En aquel tiempo dijo Jesús a sus discípulos esta parábola: «El Reino de los cielos se parecerá a diez doncellas que tomaron sus lámparas y salieron a esperar al esposo. Cinco de ellas eran necias y cinco eran sensatas. Las necias, al tomar las lámparas, se dejaron el aceite; en cambio, las sensatas se llevaron alcuzas de aceite con las lámparas. El esposo tardaba, les entró sueño a todas y se durmieron.
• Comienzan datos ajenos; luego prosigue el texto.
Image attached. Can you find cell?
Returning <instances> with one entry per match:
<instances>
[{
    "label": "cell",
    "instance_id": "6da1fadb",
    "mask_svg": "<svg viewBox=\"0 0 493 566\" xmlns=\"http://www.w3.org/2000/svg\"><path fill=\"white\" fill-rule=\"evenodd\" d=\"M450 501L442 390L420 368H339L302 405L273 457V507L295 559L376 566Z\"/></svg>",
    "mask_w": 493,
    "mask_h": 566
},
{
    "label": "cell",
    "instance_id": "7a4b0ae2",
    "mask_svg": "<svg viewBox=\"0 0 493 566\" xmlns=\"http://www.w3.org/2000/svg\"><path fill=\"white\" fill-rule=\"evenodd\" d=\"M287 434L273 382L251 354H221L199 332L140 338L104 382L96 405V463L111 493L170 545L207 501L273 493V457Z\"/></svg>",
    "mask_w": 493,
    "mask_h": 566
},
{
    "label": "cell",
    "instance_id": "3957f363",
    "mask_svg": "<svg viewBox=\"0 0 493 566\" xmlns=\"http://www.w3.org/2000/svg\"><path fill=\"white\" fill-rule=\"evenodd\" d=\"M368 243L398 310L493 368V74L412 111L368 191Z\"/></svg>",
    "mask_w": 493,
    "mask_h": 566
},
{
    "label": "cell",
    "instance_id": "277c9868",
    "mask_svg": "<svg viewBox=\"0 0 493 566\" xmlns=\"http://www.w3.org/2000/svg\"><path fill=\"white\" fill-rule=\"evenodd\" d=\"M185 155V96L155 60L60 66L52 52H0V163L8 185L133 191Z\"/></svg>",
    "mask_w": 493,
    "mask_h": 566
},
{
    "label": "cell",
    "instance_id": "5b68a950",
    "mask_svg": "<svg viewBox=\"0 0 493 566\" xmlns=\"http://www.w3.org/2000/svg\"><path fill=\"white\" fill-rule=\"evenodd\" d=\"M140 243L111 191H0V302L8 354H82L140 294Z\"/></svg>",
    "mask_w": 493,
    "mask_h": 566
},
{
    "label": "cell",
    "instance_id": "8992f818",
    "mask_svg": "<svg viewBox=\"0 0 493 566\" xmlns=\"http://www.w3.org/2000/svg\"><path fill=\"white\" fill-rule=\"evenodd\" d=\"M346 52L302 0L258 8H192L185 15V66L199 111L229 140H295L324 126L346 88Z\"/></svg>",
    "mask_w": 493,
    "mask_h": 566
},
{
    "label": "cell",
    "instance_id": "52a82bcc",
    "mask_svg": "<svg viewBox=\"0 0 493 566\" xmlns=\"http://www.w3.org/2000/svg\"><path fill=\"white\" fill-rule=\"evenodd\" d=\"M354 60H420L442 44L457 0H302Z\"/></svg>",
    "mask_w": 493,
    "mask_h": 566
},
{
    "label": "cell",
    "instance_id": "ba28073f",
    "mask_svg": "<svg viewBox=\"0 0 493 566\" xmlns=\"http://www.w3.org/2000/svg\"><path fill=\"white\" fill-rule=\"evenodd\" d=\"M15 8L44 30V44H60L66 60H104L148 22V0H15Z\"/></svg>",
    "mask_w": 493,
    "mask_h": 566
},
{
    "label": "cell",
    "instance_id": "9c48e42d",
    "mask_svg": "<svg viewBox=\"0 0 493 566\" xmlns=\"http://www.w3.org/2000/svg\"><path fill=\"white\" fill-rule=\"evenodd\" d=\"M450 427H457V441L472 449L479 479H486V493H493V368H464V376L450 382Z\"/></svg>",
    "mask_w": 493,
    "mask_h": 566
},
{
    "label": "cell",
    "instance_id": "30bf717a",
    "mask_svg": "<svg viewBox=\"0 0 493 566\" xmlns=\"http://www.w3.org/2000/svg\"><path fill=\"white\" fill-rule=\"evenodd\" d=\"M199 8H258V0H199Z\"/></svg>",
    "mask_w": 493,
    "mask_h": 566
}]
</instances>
A medianoche se oyó una voz: «¡Que llega el esposo, salid a recibirlo!» Entonces se despertaron todas aquellas doncellas y se pusieron a preparar sus lámparas. Y las necias dijeron a las sensatas: «Dadnos un poco de vuestro aceite, que se nos apagan las lámparas.» Pero las sensatas contestaron: «Por si acaso no hay bastante para vosotras y nosotras, mejor es que vayáis a la tienda y os lo compréis.» Mientras iban a comprarlo llegó el esposo, y las que estaban preparadas entraron con él al banquete de bodas y se cerró la puerta. Más tarde llegaron también las otras doncellas, diciendo: «Señor, señor, ábrenos.» Pero él respondió: «Os lo aseguro: no os conozco.» Por tanto, velad, porque no sabéis el día ni la hora.»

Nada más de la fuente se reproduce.